(Given instruction) Return all of the entries below word for word, leaving out the pictures.

(Extracted data)
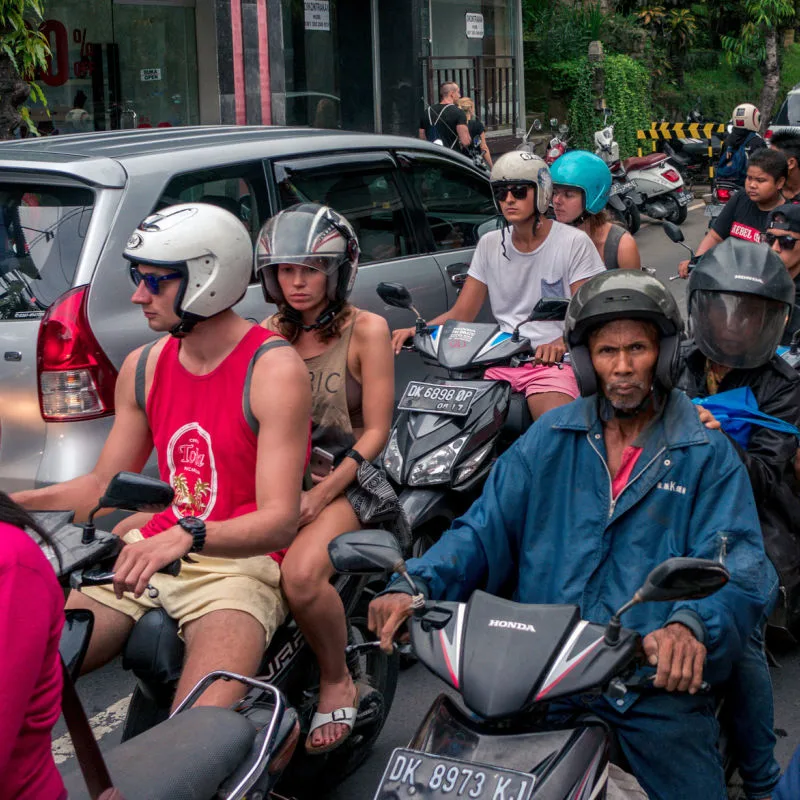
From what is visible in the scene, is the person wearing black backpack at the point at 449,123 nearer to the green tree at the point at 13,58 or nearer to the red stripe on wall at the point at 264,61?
the red stripe on wall at the point at 264,61

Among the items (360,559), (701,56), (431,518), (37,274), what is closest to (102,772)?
(360,559)

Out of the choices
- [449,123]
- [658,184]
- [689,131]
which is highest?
[689,131]

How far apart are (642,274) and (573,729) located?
1.12 m

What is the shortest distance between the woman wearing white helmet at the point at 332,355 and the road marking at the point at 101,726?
1069mm

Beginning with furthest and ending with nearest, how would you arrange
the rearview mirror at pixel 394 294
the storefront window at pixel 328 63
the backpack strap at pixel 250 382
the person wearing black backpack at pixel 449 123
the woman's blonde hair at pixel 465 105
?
the storefront window at pixel 328 63, the woman's blonde hair at pixel 465 105, the person wearing black backpack at pixel 449 123, the rearview mirror at pixel 394 294, the backpack strap at pixel 250 382

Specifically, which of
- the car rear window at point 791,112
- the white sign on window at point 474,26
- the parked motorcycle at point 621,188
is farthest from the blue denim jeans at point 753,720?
the white sign on window at point 474,26

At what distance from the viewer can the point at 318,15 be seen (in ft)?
58.8

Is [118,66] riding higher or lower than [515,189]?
higher

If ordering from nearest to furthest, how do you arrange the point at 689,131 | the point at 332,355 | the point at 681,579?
the point at 681,579
the point at 332,355
the point at 689,131

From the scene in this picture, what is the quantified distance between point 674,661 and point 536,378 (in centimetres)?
271

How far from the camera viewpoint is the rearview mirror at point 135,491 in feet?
8.68

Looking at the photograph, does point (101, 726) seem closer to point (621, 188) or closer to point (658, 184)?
point (621, 188)

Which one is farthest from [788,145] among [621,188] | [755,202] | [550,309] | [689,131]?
[689,131]

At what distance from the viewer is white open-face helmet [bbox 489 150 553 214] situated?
17.6 feet
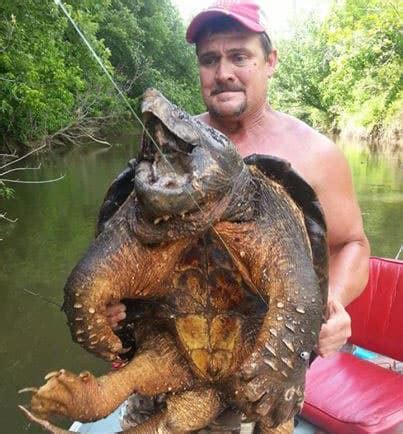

(Written answer)
From what is visible in the scene, is the person wearing black backpack at the point at 449,123 nearer to the green tree at the point at 13,58 or nearer to the red stripe on wall at the point at 264,61?
the red stripe on wall at the point at 264,61

Among the items (360,559), (701,56), (431,518), (37,274), what is closest to (102,772)?
(360,559)

Out of the choices
- [449,123]
- [658,184]
- [689,131]
which is highest?
[689,131]

How far apart are (642,274) and (573,729) located?
1.12 m

What is the shortest distance between the woman wearing white helmet at the point at 332,355 and the road marking at the point at 101,726?
1069mm

Beginning with furthest and ending with nearest, how would you arrange
the rearview mirror at pixel 394 294
the storefront window at pixel 328 63
the backpack strap at pixel 250 382
the person wearing black backpack at pixel 449 123
the woman's blonde hair at pixel 465 105
?
the storefront window at pixel 328 63, the woman's blonde hair at pixel 465 105, the person wearing black backpack at pixel 449 123, the rearview mirror at pixel 394 294, the backpack strap at pixel 250 382

Specifically, which of
- the car rear window at point 791,112
- the white sign on window at point 474,26
- the parked motorcycle at point 621,188
is farthest from the blue denim jeans at point 753,720?
the white sign on window at point 474,26

At what distance from the viewer can the point at 318,15 be seen (in ft)?
58.8

Is [118,66] riding higher or lower than [515,189]?
higher

If ordering from nearest to furthest, how do you arrange the point at 689,131 | the point at 332,355 | the point at 681,579?
the point at 681,579
the point at 332,355
the point at 689,131

From the scene in this picture, what is the quantified distance between point 674,661 and point 536,378 (in centimetres)?
271

How far from the camera viewpoint is the rearview mirror at point 135,491 in feet?
8.68

Looking at the photograph, does point (101, 726) seem closer to point (621, 188) or closer to point (658, 184)?
point (621, 188)

Which one is farthest from [788,145] among [621,188] | [755,202] | [550,309] | [689,131]?
[689,131]

At what distance from the viewer is white open-face helmet [bbox 489 150 553 214] situated?
17.6 feet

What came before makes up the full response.